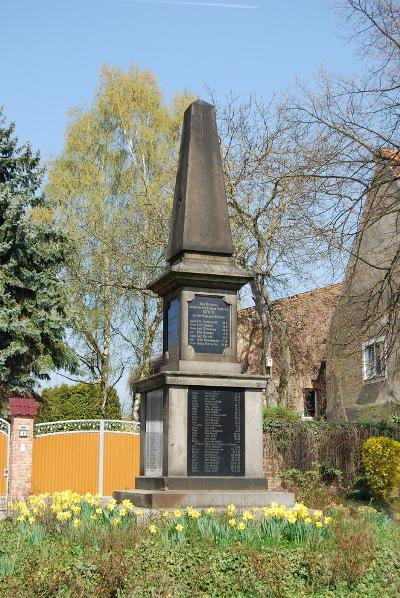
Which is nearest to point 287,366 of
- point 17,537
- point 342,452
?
point 342,452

■ ■ ■

What to do.
Set down the whole listing above word for word, leaving out the picture.

Right answer.
Which is nearest to point 287,366 of
- point 17,537
- point 342,452
?
point 342,452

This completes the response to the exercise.